Defendants seek dismissal of Counts I, II, IV, VII, and VIII of the MFJ on the grounds that the FA and MA lack any definite compensation term, the MA constitutes a contract of adhesion, and Brown as a minor lacked the capacity to execute the MA. Defendants further seek dismissal of Counts III, V, and VI for failure to specifically allege services for which plaintiff seeks compensation and of Count VDI for failure to allege illegal or improper conduct and because Brown cannot tortiously interfere with his own agent, namely Hawkins, who acted as such in entering into the FA.

Analysis

A. Demurrer to All Counts Alleging Breach of Express Contract or Which Rely upon There Being an Express Contract (Counts I, II, TV, VII, VIII)

1. Lack of a Definite Compensation Term

(a) Applicability of Parol Evidence Rule

[7]*7A contract with an incomplete, uncertain, or indefinite material term will not be enforced. The compensation or price to be paid is a material term which must be either explicitly stated or some provision in the contract must contain a sufficiently specific method for determining the amount. See Mullins v. Mingo Lime & Lumber, 176 Va. 44, 10 S.E.2d 492 (1940); Parker v. Murphy, 152 Va. 173, 183, 146 S.E. 254, 257 (1929); Premier Signatures International, Inc. v. Feld Entertainment Productions, Inc., 1999 U.S. App. (4th Cir.) LEXIS 14028.

The MA1 in Paragraph 4, Compensation, states as follows:

In consideration of Company entering into this Agreement, and as compensation for the services to be rendered to me by Company hereunder, I agree to compensate Company, as and when received by me or applied to my behalf, a sum equal to [ blank ] of all and any “gross compensation” which I may receive....

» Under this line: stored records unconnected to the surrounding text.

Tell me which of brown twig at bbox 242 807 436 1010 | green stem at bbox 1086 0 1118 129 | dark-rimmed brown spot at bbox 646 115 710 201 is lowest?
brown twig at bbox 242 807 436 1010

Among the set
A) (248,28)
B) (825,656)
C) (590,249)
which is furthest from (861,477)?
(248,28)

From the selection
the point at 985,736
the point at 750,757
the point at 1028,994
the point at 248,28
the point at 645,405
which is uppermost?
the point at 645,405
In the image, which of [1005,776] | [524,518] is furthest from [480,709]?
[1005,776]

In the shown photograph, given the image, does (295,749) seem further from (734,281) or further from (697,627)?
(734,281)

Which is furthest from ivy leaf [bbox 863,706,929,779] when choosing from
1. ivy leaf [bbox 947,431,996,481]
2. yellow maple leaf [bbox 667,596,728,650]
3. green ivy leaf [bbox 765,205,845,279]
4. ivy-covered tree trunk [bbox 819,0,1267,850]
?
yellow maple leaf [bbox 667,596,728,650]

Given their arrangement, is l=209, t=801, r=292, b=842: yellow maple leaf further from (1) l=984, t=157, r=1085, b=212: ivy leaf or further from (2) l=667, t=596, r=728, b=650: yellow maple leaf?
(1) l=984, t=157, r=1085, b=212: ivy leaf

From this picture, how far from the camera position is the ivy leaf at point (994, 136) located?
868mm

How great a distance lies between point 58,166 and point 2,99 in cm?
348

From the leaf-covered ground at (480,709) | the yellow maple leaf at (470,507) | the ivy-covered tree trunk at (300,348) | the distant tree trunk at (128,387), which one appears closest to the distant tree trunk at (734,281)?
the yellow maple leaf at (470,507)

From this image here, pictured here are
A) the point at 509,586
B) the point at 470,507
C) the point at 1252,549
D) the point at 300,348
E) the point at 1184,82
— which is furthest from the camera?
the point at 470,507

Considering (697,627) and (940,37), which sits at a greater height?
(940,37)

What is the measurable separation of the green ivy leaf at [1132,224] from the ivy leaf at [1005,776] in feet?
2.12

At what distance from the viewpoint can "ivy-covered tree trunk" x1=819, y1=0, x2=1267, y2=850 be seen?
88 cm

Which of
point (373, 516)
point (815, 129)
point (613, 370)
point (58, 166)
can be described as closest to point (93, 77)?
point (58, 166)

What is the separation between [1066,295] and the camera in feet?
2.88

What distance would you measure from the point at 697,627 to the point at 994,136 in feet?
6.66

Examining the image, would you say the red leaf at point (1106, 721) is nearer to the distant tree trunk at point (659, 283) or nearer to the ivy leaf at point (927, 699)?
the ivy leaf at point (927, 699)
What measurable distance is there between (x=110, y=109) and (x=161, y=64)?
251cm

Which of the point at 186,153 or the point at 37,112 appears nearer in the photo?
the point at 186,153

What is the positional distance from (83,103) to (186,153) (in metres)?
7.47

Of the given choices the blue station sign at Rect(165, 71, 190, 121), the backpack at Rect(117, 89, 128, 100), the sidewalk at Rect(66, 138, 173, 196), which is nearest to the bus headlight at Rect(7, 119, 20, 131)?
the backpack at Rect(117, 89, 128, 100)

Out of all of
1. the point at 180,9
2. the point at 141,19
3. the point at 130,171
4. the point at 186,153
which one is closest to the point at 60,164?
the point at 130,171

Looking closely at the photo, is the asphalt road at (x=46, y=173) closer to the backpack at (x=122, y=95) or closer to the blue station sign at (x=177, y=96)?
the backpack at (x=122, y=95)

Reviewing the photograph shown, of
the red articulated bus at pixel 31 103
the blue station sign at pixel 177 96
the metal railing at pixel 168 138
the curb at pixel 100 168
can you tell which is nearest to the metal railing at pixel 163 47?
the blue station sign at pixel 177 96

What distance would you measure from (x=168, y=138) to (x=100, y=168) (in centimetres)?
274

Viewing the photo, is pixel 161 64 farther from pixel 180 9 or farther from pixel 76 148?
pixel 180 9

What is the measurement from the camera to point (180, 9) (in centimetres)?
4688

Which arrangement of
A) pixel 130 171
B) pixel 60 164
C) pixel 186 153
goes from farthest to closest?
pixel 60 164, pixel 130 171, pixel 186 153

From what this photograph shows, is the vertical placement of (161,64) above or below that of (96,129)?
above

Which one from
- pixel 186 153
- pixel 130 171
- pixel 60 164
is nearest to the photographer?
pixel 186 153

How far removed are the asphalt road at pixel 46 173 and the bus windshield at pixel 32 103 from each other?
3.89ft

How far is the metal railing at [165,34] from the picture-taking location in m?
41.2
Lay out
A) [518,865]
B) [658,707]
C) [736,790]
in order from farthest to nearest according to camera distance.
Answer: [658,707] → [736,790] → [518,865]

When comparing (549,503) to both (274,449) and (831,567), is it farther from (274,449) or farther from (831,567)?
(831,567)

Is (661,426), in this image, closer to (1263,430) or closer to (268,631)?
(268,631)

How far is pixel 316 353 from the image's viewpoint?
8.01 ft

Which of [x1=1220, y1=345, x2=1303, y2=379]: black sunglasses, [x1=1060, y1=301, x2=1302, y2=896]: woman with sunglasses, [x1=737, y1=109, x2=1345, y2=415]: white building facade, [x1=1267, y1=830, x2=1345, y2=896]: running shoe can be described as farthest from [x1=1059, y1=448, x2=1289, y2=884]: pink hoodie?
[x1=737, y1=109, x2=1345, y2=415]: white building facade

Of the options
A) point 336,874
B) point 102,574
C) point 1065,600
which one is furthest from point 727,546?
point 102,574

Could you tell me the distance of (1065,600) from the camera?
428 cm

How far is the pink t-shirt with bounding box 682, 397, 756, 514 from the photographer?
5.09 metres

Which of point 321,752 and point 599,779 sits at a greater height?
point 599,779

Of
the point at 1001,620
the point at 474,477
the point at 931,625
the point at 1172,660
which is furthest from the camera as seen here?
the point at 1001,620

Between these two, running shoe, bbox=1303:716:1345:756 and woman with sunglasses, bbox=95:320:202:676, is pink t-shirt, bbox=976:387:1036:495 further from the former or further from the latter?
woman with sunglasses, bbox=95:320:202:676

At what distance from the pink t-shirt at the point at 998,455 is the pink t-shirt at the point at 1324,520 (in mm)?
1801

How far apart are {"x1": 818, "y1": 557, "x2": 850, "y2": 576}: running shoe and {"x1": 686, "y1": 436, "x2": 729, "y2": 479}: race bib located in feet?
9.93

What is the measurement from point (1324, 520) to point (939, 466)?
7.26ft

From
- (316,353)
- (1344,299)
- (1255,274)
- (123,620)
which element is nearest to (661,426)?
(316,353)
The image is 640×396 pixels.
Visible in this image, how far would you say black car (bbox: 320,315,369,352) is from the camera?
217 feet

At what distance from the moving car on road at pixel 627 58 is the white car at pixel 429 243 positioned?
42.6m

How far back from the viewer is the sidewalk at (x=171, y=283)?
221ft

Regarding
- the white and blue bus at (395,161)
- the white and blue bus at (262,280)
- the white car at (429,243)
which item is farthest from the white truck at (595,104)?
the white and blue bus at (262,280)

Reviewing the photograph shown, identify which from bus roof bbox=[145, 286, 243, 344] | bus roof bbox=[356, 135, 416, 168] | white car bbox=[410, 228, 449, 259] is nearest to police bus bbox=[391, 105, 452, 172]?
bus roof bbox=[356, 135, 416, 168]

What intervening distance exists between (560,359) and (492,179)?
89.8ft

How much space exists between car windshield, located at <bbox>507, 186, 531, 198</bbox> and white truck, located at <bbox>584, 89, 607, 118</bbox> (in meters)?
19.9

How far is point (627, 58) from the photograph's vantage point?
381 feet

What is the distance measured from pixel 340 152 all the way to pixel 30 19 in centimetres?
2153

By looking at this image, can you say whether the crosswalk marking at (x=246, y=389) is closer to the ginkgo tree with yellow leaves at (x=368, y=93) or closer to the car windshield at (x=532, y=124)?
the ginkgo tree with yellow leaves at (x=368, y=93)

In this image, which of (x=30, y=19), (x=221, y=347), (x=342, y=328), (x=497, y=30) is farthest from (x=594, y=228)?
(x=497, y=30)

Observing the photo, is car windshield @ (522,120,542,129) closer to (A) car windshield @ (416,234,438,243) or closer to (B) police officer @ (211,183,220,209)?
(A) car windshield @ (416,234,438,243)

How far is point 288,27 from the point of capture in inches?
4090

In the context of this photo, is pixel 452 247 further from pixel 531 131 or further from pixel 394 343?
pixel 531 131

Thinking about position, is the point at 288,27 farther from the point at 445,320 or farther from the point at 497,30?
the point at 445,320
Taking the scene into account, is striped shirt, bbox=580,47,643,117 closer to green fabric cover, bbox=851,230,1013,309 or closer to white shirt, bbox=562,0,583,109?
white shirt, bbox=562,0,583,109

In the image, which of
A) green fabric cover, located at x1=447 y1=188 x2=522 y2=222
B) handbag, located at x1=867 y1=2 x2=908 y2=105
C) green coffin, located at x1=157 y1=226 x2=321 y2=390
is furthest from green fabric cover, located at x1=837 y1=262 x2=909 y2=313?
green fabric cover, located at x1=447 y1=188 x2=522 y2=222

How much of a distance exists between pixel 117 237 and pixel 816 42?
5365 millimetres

Boy Blue alleges that an agreed upon “percentage term” was inadvertently omitted from the above paragraph and argues that such term can be proved by testimony at trial. Defendants’ contend such testimony is barred by the parol evidence rule.

The parol evidence rule bars the use of prior or contemporaneous oral negotiations or stipulations to alter, vary, contradict, add to, or explain the terms of a complete, unambiguous, unconditional written agreement. See Walker & Laberge Co. v. First Nat’l Bank of Boston, 206 Va. 683, 146 S.E.2d 239 (1966). Such an agreement is considered to be the complete or integrated understanding of the parties, and it is deemed “that the writing contains the whole contract and is the sole evidence of the agreement.” Durham v. National Pool Equip. Co., 205 Va. 441, 446, 138 S.E.2d 55, 59 (1964).